Modulation of GABAA Receptor Function by Alcohols: Effects of Subunit Composition and Differential Effects of Ethanol

Abstract

We sought to test the hypotheses that closely related alcohols would have effects on GABAA receptor function that were not predicted by differences in lipid solubility, and that the subunit structure of the GABAA receptor would significantly affect the actions of different alcohols. Cloned subunits of human GABAA receptors were expressed in Xenopus oocytes, and two-electrode voltage-clamp recording was used to quantify the membrane current response to GABA in the presence and absence of different alcohols. 1-Butanol and 2-butanol differentially potentiated the response to 20 microM GABA in oocytes expressing the alpha 1 beta 2 gamma 2L and alpha 2 beta 2 gamma 2L receptor isoforms. In the alpha 1 beta 2 gamma 2L receptor construct, 1-butanol was more potent than 2-butanol to potentiate GABAA receptor function, but 2-butanol had a greater efficacy.
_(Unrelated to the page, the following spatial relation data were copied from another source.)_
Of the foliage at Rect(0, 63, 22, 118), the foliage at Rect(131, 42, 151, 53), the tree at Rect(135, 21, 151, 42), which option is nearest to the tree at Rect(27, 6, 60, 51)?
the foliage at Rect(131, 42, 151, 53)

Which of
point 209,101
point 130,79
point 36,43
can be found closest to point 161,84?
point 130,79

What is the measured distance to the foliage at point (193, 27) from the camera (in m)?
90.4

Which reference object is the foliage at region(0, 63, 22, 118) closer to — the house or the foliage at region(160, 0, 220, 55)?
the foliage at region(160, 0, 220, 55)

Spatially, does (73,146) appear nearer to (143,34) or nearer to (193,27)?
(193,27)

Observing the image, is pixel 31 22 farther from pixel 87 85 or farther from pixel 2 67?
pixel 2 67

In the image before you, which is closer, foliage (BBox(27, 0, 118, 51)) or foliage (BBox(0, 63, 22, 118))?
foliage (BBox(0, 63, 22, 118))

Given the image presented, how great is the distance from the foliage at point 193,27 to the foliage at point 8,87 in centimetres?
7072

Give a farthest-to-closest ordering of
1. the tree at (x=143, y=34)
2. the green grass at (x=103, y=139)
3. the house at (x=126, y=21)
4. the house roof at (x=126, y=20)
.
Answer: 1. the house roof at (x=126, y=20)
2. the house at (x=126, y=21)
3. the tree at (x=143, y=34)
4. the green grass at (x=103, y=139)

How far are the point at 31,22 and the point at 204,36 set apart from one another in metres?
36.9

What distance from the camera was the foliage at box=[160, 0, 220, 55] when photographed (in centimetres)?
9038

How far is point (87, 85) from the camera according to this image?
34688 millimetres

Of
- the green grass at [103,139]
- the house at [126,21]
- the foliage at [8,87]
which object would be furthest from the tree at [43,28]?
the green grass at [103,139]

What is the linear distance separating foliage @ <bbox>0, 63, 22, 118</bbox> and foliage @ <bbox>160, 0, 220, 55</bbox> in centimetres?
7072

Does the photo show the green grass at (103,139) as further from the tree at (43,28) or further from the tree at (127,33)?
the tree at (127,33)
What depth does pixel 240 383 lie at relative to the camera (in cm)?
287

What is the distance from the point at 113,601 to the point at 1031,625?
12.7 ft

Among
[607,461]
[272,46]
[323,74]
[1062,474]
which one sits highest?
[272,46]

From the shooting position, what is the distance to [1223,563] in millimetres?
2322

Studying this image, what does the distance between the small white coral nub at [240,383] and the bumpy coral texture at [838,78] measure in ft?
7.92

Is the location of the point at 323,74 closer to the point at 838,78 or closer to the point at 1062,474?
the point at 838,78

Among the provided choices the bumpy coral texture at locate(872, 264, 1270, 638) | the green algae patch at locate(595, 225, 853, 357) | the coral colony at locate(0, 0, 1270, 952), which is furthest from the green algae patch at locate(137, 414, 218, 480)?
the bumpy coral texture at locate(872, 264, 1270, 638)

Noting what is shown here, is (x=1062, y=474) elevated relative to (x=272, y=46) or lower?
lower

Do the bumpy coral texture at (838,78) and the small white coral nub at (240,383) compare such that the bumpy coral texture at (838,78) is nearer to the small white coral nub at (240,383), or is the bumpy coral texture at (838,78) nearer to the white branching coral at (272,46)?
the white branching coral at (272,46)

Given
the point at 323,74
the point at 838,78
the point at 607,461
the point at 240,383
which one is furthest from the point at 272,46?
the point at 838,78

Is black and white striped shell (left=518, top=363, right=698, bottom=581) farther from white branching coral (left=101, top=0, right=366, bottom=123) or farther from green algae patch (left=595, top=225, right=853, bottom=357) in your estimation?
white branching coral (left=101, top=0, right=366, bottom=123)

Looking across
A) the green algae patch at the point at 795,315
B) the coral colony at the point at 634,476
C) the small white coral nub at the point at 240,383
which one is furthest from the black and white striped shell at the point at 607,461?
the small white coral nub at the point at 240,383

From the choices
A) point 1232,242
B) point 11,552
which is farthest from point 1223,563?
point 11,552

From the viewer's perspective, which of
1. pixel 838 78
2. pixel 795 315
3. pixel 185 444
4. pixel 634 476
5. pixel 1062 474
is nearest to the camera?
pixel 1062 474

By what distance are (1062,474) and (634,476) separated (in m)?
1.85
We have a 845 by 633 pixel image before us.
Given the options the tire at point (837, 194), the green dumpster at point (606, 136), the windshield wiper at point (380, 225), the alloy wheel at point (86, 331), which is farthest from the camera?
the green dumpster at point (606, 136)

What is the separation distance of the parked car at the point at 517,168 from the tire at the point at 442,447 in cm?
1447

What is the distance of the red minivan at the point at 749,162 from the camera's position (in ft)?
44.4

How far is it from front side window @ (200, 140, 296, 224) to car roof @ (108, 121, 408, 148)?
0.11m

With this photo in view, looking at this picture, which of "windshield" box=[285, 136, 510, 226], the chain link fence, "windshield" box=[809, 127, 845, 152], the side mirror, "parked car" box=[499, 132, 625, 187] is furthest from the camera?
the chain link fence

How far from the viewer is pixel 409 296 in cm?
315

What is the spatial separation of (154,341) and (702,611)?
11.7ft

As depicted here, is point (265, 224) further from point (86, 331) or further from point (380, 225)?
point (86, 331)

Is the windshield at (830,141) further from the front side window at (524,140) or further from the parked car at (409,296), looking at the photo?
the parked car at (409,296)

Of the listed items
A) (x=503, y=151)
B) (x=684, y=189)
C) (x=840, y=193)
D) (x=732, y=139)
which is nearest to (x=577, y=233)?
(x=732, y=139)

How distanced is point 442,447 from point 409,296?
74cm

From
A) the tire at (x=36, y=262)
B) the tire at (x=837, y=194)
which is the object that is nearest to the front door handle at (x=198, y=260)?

In the alpha 2 beta 2 gamma 2L receptor construct, 1-butanol and 2-butanol were equipotent, but 2-butanol again had a greater efficacy. In the alpha 2 beta 2 receptor construct, both 1-butanol and 2-butanol produced large potentiations of the current response to 3 microM GABA. The efficacy for butanol potentiation of GABA responses in the absence of a gamma 2L subunit was greater, but the potency was greatly reduced. Low concentrations (20 mM) of ethanol potentiated GABA responses in the alpha 1 beta 2 gamma 2L receptor construct. Ethanol potentiation of GABAA receptor function was completely blocked by the benzodiazepine receptor partial inverse agonist RO15-4513 at a concentration (0.5 microM) that did not alter the control GABA response. In contrast, RO15-4513 did not block potentiation of GABAA receptor activity induced by n-propanol, 1-butanol, 2-butanol, 1-heptanol, or propofol (2,6-diisopropylphenol). These results suggest that alcohols have specific interactions with GABAA receptors, and that ethanol may have unique effects not shared by other longer chain alcohols.